Karolina pushed herself up on her elbows. “And you still wrote me that letter? After hearing what was on that tape?”
“It was hard to accept what I heard.” I recalled a few of the letter’s harshest lines and felt flattened by regret. “It was hard to believe that there wasn’t an explanation. That there weren’t two—”
“Fuck you.” She kicked at the pillows, knocked one to the floor. “Here’s your explanation.”
That night, my brother had discovered that Karolina had been taking birth control pills in secret, after agreeing to start a family, and he had become enraged. He had punched a hole in the wall. He had grabbed her by the shoulders and shaken her. He had put his hands around her throat.
“But why did you call back, if you were so afraid?” I pressed. I could hear the pulse of a party swelling in a room somewhere above us. “Why did you tell the police not to come?”

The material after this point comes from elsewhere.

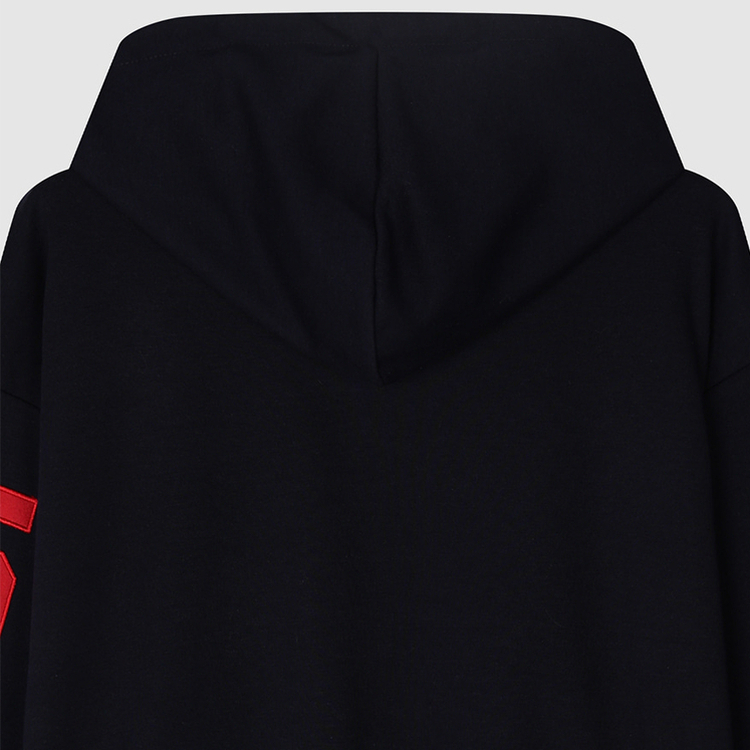 ナンバーパッチフードジップアップ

“I wasn’t ready,” was all Karolina said.
I didn’t know where to go from there. On TV, Jean-Paul Belmondo was dying in the street and calling Jean Seberg a scumbag for turning him in to the police and Jean Seberg was saying, What’s a scumbag? Time felt epic, engulfing. How would we bridge our remaining hours together, after such a tense exchange? I remembered there was a minibar in the hotel room and sat up in bed like a risen corpse.
“Drink?” I asked.
“How about room service?” Karolina lay flat on the bed. She pointed and flexed her feet, like a dancer getting in a good stretch.